** Start of The input **

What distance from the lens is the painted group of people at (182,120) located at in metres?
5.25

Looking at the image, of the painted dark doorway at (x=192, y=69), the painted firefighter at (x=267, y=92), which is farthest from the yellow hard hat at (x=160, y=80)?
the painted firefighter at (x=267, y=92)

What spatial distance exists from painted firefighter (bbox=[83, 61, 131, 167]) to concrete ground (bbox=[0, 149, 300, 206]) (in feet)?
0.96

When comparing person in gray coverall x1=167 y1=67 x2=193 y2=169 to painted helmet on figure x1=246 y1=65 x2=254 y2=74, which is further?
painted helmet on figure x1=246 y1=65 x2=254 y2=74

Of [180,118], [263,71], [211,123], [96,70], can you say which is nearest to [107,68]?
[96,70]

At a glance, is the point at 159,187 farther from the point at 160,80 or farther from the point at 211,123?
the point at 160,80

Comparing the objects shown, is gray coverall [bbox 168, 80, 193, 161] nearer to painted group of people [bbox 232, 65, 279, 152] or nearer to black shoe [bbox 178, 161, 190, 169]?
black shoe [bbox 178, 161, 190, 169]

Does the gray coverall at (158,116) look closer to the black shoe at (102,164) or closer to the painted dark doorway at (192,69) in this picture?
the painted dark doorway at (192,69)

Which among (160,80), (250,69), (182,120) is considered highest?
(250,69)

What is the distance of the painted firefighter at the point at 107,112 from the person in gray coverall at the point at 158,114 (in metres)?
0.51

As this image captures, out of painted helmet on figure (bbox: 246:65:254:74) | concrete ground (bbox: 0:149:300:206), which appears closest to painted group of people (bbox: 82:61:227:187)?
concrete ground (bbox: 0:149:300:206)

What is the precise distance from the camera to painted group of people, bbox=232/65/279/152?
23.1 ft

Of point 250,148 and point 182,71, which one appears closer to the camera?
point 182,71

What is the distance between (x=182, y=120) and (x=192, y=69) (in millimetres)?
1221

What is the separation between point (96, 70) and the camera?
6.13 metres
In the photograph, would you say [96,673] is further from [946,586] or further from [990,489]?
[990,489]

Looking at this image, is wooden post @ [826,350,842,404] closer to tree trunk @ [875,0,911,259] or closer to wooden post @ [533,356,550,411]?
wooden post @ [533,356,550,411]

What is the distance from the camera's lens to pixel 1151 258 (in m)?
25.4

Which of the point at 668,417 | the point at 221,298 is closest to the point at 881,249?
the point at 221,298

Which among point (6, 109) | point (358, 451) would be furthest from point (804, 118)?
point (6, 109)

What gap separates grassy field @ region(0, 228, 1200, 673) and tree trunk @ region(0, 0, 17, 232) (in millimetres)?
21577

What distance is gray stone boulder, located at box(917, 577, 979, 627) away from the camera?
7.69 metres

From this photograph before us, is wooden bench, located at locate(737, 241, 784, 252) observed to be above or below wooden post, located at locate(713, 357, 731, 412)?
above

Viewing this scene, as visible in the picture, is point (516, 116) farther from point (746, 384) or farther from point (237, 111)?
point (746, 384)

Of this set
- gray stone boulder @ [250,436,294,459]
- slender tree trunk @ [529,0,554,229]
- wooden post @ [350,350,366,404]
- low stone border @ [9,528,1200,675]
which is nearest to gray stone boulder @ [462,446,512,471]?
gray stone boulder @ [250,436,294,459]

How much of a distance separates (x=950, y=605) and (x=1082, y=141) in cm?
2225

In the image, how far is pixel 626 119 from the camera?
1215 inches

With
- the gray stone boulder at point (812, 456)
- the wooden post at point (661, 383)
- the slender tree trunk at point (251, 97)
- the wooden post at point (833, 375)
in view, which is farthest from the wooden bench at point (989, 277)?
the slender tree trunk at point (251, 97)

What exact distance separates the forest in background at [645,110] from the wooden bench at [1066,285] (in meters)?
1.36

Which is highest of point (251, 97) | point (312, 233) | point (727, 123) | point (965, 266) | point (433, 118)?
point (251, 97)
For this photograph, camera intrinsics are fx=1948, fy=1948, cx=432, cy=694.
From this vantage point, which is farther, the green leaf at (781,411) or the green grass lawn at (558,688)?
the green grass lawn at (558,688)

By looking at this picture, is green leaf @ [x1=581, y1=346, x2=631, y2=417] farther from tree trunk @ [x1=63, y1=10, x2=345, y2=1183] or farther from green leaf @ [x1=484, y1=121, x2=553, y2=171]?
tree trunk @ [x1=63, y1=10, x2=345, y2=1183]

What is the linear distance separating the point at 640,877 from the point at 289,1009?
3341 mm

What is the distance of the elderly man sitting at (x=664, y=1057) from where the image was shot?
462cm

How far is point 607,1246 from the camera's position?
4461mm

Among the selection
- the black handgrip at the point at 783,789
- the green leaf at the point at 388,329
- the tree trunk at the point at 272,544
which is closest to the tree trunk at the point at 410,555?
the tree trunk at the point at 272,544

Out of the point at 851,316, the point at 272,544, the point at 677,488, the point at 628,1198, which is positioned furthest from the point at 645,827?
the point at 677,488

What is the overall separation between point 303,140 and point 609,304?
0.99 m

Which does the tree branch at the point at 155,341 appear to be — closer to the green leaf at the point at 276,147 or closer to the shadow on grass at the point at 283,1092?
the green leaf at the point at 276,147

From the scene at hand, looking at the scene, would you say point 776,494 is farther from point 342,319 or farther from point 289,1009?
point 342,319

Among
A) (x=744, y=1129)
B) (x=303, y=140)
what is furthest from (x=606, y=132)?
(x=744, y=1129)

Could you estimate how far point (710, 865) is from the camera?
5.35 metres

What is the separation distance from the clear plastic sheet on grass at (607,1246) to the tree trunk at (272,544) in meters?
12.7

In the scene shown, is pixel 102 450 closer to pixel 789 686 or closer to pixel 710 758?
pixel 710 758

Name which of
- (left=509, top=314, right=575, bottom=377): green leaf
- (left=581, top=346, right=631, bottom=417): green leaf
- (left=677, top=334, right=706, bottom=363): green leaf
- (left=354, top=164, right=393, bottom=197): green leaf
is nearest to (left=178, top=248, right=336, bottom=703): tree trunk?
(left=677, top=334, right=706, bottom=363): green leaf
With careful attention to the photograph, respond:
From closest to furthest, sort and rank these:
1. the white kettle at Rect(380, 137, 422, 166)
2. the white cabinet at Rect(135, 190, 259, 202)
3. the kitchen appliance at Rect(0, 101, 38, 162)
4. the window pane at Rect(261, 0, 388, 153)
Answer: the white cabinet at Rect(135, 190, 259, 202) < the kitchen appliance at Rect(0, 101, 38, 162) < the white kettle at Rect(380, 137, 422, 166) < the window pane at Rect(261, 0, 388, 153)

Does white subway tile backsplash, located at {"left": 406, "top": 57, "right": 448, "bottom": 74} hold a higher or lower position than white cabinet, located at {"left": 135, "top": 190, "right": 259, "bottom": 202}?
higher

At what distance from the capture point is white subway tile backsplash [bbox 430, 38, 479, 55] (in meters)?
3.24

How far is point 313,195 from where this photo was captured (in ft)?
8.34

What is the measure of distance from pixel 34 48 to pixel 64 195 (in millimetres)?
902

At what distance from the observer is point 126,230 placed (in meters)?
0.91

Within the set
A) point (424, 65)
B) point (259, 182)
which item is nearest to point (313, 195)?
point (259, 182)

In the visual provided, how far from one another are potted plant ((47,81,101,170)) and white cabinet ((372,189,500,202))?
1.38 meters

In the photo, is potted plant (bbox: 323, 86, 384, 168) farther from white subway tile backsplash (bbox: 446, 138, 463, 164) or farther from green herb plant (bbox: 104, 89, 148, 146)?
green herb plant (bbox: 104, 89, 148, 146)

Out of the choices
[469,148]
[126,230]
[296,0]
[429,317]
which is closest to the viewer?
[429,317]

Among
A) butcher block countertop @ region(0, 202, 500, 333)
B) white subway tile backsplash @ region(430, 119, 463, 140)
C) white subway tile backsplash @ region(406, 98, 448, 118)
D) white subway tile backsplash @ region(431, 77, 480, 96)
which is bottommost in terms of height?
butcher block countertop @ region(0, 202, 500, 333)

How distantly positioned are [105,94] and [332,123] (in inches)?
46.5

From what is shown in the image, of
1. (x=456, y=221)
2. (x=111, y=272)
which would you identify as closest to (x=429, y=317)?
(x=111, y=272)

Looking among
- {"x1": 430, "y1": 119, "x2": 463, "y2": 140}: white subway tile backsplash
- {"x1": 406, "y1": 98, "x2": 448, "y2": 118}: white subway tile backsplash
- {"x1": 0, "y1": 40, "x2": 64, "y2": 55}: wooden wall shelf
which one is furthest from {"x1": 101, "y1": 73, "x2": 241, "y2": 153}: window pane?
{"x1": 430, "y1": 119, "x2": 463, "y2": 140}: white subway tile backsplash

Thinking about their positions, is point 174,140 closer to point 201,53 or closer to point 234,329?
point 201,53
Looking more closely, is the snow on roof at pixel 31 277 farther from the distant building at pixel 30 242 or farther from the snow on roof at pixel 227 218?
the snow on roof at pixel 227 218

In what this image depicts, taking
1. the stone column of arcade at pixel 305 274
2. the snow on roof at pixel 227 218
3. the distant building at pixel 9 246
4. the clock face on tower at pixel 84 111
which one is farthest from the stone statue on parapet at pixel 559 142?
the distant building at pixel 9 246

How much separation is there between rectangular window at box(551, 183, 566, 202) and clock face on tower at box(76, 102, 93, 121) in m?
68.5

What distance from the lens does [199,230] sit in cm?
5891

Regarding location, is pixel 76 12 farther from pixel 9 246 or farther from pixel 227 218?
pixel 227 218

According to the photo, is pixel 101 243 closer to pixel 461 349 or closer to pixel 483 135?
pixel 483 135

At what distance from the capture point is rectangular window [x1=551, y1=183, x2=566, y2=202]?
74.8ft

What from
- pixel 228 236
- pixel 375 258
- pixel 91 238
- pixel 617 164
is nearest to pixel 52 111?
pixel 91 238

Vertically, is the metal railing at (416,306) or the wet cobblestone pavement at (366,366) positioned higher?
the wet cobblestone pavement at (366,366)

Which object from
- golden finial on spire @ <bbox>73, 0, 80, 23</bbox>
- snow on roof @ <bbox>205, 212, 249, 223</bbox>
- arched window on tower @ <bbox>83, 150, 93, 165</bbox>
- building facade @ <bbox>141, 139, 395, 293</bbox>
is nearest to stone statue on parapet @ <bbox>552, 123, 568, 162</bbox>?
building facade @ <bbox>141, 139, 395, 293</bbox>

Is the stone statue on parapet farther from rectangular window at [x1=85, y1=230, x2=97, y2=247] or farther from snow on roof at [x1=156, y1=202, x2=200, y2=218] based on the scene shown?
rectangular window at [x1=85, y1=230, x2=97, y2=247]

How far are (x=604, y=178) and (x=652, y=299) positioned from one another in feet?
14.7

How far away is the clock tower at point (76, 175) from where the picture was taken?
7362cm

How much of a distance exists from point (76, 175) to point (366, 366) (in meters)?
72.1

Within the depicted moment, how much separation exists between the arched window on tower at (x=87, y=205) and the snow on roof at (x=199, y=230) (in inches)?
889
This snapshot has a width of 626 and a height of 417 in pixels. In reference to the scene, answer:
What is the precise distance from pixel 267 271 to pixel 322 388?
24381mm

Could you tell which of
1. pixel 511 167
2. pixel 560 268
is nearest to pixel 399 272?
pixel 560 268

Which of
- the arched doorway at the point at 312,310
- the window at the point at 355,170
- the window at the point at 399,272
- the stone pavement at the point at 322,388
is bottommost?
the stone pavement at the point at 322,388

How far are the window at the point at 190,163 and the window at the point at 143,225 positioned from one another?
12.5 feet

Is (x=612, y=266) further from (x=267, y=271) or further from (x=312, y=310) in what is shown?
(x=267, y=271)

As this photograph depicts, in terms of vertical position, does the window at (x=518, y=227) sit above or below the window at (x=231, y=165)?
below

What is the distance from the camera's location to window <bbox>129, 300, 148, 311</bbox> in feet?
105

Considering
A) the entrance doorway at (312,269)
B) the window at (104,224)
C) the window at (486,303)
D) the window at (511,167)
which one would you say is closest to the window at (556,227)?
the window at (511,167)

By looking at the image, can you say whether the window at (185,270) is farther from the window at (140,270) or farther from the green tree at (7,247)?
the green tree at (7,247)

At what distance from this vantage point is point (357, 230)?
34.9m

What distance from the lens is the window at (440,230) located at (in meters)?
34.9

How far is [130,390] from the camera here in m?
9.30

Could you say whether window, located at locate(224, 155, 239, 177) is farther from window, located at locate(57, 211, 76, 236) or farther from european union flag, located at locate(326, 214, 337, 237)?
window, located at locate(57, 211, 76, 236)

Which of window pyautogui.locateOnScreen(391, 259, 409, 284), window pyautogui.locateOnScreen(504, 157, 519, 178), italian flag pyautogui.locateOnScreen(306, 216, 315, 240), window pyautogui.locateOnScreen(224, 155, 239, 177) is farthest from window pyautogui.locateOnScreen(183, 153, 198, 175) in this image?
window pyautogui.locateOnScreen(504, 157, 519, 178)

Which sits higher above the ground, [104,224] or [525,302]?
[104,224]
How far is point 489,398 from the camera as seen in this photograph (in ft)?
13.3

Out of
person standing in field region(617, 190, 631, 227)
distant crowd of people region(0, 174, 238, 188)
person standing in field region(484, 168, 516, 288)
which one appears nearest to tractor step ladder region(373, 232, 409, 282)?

** End of The input **

Required work:
Reproduce the rows between the line holding "Which is highest" and the line holding "5.35 metres", inclusive, with every "camera" swapped for "lens" and nothing else changed.

Problem solution:
Which is highest of point (251, 97) | point (312, 233) | point (727, 123) | point (965, 266) | point (433, 118)?
point (251, 97)
For this photograph, lens intrinsics are fx=1948, fy=1948, cx=432, cy=694.
From this vantage point, which is farther, the green leaf at (781,411) or the green grass lawn at (558,688)?
the green grass lawn at (558,688)

By looking at this picture, is green leaf @ [x1=581, y1=346, x2=631, y2=417] farther from tree trunk @ [x1=63, y1=10, x2=345, y2=1183] or farther from green leaf @ [x1=484, y1=121, x2=553, y2=171]?
tree trunk @ [x1=63, y1=10, x2=345, y2=1183]

What is the linear distance separating the point at 640,877 from the point at 289,1009?
3341 mm

What is the distance of the elderly man sitting at (x=664, y=1057) from where the image was shot?
462cm

How far is point 607,1246 from the lens's position?
4461mm

Among the selection
- the black handgrip at the point at 783,789
- the green leaf at the point at 388,329
- the tree trunk at the point at 272,544
which is closest to the tree trunk at the point at 410,555?
the tree trunk at the point at 272,544

Out of the point at 851,316, the point at 272,544, the point at 677,488, the point at 628,1198, which is positioned furthest from the point at 645,827?
the point at 677,488

What is the overall separation between point 303,140 and point 609,304?
0.99 m

Which does the tree branch at the point at 155,341 appear to be — closer to the green leaf at the point at 276,147 or closer to the shadow on grass at the point at 283,1092?
the green leaf at the point at 276,147

From the scene at hand, looking at the scene, would you say point 776,494 is farther from point 342,319 or farther from point 289,1009?
point 342,319

Among
A) (x=744, y=1129)
B) (x=303, y=140)
what is furthest from (x=606, y=132)?
(x=744, y=1129)

Could you estimate how far point (710, 865) is from the lens?
5.35 metres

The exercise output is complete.